Mobile Device Data Security using Enhanced Applictaion lockbox

Mobile Device Data Security using Enhanced Applictaion lockbox

Ass. Prof. Dakshata Panchal Dr. A. K. Sen Vanessa Rumao

St. Francis Institute of Technology St. Francis Institute of Technology St. Francis Institute of Technology Borivali(W), Mumbai400103,India. Borivali(W), Mumbai-400103,India. Borivali(W), Mumbai-400103,India.

Abstract – Smart phones and other mobile devices are widely used in day to day life. One of the important feature of mobile devices is mobility, which exposes them to different threat environments and excludes them from relying on external physical security. So, the security requirements for mobile devices are different from stationary machines. The enterprises, government, and military uses various productive applications. Productive applications often deal with sensitive and secret data. A risk management and security framework is required to protect applications and data on mobile devices. Application lockbox provides another layer of protection for sensitive applications and data in mobile devices. Lockbox has ability to lockout sensitive applications and data. If the lockbox is locked, applications and data inside it should be protected from the attacks on operating system and physical attacks. It will encapsulate individual applications and all their associated data to allow for access control on the application level. It can provide meaningful protection without significant changes in current technology.

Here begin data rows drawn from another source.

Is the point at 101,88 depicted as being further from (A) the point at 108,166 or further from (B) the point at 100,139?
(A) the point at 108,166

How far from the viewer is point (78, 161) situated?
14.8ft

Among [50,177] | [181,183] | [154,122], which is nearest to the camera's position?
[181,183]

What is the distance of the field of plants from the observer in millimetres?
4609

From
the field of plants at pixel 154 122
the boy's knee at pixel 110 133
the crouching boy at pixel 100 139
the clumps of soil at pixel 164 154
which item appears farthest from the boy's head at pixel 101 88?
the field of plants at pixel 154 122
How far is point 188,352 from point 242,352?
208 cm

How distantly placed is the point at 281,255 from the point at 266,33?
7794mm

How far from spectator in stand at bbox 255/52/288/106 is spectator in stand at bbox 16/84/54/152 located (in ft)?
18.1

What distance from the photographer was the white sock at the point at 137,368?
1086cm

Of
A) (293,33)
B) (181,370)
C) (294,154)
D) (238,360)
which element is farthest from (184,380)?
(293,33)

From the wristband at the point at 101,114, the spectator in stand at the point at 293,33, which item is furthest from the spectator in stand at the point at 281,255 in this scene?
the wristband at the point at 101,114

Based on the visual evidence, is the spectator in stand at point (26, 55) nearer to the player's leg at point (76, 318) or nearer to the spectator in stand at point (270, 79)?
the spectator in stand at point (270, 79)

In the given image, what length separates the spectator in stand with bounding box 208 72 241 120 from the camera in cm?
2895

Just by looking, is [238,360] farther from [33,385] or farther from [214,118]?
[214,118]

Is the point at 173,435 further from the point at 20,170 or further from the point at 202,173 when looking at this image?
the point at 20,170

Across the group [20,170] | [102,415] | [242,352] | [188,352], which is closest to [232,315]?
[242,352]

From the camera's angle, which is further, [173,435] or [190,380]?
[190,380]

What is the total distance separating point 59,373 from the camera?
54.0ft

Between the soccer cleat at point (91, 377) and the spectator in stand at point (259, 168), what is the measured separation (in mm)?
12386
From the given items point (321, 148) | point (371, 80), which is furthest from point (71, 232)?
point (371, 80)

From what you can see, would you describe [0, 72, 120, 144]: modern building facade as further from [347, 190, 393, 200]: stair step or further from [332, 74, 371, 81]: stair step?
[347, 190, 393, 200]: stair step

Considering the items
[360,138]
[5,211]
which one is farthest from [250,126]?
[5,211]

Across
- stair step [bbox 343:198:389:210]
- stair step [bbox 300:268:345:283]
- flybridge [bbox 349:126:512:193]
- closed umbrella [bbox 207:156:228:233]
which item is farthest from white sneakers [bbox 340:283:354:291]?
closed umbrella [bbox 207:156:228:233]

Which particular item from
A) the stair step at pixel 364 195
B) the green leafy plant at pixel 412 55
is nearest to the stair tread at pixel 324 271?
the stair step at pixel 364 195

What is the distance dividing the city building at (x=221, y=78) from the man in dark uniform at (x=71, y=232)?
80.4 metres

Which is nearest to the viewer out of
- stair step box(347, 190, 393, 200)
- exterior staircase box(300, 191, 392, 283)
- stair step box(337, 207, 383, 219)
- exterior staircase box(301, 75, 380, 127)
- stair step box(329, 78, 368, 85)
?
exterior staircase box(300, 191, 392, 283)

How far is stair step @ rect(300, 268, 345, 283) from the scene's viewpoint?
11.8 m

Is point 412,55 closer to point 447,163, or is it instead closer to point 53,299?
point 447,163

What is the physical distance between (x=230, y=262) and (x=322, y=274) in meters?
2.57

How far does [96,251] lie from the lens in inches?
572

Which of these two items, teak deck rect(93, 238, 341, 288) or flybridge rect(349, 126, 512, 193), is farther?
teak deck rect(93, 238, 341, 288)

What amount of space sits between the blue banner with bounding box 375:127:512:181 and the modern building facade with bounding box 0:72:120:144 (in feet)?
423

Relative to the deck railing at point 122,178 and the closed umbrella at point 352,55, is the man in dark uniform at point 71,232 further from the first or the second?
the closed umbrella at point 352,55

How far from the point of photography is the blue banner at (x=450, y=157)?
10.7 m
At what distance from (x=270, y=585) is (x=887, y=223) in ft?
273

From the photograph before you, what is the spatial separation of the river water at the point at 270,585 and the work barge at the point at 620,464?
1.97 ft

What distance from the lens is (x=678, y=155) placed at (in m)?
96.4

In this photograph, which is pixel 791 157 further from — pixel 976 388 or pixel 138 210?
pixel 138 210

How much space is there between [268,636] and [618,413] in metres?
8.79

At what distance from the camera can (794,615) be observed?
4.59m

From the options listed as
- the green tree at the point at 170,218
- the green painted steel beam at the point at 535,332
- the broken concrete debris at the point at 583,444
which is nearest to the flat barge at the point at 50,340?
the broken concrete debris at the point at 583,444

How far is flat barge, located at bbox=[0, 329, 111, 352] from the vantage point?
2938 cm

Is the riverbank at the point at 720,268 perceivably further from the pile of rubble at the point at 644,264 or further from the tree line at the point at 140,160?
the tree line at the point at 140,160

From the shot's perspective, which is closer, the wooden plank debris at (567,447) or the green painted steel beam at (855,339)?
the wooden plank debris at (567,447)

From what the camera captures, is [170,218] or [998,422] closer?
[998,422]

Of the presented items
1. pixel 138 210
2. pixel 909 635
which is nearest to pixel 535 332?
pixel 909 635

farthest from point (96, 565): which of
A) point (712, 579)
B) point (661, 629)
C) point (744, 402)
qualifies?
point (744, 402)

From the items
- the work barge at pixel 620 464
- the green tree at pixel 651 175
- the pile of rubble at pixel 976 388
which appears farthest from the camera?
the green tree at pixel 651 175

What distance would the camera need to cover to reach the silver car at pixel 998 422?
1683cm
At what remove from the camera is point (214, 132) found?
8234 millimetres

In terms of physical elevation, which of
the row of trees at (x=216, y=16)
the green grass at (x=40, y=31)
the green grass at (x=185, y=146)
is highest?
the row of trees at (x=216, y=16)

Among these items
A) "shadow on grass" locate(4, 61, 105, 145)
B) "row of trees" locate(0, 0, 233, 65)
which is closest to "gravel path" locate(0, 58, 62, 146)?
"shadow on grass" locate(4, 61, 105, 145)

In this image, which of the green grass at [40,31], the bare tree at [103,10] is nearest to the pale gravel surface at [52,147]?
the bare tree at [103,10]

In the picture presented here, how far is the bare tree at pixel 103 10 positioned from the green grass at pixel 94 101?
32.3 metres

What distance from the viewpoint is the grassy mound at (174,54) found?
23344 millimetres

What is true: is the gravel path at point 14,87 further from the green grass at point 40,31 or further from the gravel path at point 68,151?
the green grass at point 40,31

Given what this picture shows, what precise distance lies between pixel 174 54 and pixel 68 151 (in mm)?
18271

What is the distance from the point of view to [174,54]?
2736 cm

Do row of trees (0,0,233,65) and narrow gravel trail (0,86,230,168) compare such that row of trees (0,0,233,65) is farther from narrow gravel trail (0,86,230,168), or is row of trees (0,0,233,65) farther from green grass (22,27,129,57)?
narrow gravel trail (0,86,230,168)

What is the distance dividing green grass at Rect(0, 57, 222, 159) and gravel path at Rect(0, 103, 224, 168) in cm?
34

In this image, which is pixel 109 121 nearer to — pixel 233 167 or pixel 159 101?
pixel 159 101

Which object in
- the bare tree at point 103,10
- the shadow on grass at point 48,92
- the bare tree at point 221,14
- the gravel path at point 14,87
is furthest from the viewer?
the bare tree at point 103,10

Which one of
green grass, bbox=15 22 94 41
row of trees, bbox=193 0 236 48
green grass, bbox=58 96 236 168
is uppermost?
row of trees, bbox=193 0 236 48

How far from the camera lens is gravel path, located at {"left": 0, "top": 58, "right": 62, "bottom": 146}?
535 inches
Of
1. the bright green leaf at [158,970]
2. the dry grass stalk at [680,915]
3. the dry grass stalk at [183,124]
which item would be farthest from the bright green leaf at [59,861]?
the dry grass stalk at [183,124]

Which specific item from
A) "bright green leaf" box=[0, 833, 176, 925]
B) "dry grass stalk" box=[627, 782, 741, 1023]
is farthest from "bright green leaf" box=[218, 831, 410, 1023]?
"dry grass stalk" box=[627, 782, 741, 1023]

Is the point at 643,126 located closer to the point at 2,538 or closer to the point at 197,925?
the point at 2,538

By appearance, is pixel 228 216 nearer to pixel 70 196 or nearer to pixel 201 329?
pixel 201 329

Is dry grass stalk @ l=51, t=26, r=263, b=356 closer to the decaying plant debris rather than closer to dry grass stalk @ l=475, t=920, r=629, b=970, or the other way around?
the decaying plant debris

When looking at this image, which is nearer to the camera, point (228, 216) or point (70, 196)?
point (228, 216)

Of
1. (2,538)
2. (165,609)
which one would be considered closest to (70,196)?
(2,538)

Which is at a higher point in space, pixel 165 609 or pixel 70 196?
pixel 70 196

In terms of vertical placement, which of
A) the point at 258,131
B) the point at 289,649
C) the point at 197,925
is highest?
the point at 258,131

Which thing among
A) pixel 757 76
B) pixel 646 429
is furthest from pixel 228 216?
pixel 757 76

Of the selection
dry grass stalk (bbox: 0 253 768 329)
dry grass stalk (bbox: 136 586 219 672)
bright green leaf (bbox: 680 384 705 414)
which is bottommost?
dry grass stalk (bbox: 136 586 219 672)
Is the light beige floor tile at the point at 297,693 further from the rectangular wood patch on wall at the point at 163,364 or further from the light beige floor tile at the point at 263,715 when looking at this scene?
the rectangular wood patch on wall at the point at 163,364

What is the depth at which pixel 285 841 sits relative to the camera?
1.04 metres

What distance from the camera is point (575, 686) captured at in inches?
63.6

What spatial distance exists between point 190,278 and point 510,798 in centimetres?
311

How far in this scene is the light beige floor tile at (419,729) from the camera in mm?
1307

Keywords – mobility; security;encryption

1. INTRODUCTION

   As the technology changed, the way of communication is also changed. In very early days of history, letters were used for sending messages, as the time passed, telephone came into existence and today is the era of wireless communication which gives rise to mobile phones. Mobiles are the most popular and common way to communicate now-a- days. Mobile devices have become essential to enterprise and government networks, from small organizations to large-scale agencies. Mobile devices can be a simple cellphones or it can be a smartphone. A smartphone is one device that can take care of all of your handheld computing and communication needs in a single, small package. Since the launch of smartphones and other mobile devices, they are becoming common, as the technology changes, many people changes or update their phones constantly to include new technologies. Smartphones are any mobile phones that are similar to a mini computer that can also place and receive calls. They offer a variety of features such as making calls, computing capabilities, video calling, online surfing, cameras, media players, GPS navigation units, etc.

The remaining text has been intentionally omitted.